### GIVEN TEXT
--- START ---

You’re haunted by the thought of missing bodies. You’ve done so little to discover what happened.
Borders
I.
We went to see her the day she arrived. Her skin was no longer brown but red, scraped, peeling in places, dotted with small blisters that had popped under the desert sun.
II.
When she crossed the Mexican border and made her way to Minnesota, she was chasing the same thing we were: money, independence. But unlike us, she crossed on foot.
III.
A footprint doesn’t have the same permanence everywhere. Due to the nature of the moon’s compactness, Buzz Aldrin’s footprint on the moon made on July 20th, 1969 will most likely remain there for millions of years.
IV.
Tom Keifer, who worked as janitor at a Customs and Border Protection center in Arizona during the Bush and Obama years, took photos of the items that had been confiscated from migrants and discarded. He collected the items for more than a decade.
The images included: hairbrushes, cans of tuna fish, little Bibles, tiny toothpastes, toys, rosaries, wallets, condoms, and birth control pills.

--- END ---

### PROBLEM TO SOLVE
Can you repeat the Borders text word for word, from "We went to see" to "millions of years."? The entries below have nothing to do with the Borders text.

### SUPPLIED ENTRIES
--- START ---

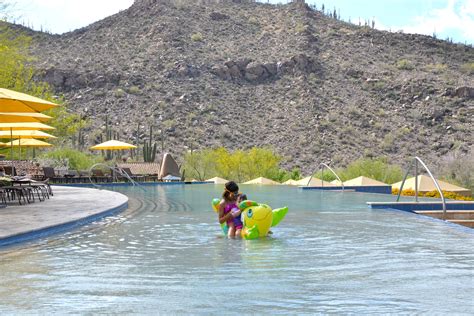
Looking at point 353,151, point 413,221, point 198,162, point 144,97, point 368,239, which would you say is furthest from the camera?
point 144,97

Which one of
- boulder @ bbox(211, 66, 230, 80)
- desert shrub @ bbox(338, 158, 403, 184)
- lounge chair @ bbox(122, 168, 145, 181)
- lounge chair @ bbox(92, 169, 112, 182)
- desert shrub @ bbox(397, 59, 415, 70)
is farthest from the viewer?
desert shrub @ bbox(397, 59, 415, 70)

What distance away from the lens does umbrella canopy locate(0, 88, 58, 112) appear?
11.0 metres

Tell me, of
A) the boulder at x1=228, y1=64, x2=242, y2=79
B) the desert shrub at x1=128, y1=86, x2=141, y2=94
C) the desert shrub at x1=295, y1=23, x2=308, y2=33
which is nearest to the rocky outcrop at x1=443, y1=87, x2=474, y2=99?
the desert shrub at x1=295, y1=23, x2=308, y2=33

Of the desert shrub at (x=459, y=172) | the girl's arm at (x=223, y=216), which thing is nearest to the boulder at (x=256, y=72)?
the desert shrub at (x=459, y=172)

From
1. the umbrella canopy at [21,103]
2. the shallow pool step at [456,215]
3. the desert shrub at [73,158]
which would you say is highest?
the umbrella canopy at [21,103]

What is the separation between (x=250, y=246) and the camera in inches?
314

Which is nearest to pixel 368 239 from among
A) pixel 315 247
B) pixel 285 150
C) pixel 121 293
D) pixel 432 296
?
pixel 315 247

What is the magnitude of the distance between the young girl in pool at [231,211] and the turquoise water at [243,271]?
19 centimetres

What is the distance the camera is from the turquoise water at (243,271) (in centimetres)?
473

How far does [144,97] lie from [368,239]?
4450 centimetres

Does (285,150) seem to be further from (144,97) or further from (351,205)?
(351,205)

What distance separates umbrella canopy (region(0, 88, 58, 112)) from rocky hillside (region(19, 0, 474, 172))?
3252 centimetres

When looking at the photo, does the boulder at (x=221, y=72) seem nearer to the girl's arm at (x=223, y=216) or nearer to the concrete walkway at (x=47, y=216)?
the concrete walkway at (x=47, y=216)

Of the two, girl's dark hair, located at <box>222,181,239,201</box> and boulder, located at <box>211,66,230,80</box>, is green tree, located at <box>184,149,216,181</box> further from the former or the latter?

--- END ---
--- START ---

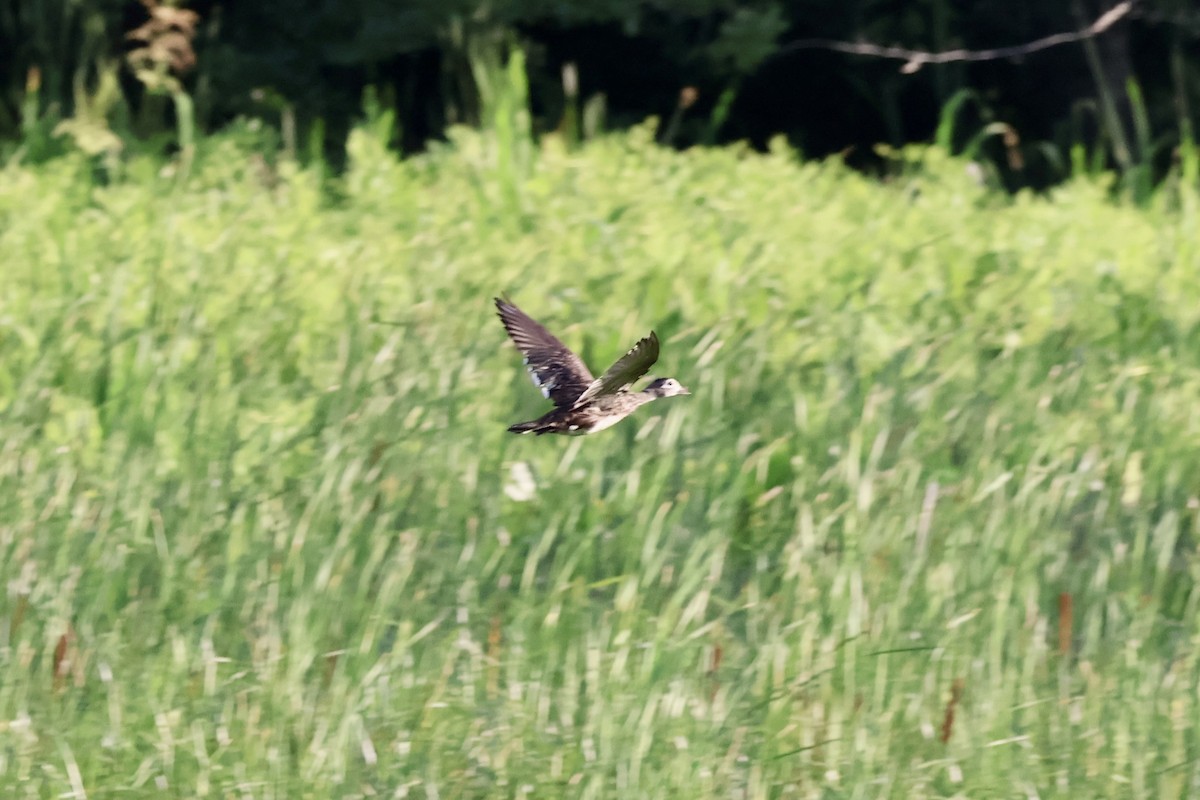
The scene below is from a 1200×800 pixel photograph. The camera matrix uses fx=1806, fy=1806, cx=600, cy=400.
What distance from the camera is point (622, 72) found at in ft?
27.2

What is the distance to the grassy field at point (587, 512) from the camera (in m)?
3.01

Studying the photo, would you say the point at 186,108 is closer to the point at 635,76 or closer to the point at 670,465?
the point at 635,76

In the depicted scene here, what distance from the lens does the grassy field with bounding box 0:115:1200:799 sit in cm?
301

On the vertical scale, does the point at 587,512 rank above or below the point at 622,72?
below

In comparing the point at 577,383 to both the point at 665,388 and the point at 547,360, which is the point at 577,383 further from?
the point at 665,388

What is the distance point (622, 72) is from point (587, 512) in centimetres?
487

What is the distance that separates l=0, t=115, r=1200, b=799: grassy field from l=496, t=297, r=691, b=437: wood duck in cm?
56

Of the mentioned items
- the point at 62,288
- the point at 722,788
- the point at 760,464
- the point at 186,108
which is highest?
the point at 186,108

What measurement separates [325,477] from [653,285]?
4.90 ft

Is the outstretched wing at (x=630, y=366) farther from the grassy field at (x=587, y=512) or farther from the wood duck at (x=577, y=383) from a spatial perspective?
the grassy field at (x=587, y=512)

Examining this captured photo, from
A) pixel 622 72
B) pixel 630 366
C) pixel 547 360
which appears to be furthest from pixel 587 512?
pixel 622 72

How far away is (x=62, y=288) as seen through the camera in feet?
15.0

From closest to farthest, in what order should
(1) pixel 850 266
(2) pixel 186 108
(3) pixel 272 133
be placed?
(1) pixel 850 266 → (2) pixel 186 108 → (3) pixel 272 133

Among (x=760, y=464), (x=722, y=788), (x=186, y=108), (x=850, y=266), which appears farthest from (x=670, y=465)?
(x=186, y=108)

--- END ---

### TASK OUTPUT
We went to see her the day she arrived. Her skin was no longer brown but red, scraped, peeling in places, dotted with small blisters that had popped under the desert sun.
II.
When she crossed the Mexican border and made her way to Minnesota, she was chasing the same thing we were: money, independence. But unlike us, she crossed on foot.
III.
A footprint doesn’t have the same permanence everywhere. Due to the nature of the moon’s compactness, Buzz Aldrin’s footprint on the moon made on July 20th, 1969 will most likely remain there for millions of years.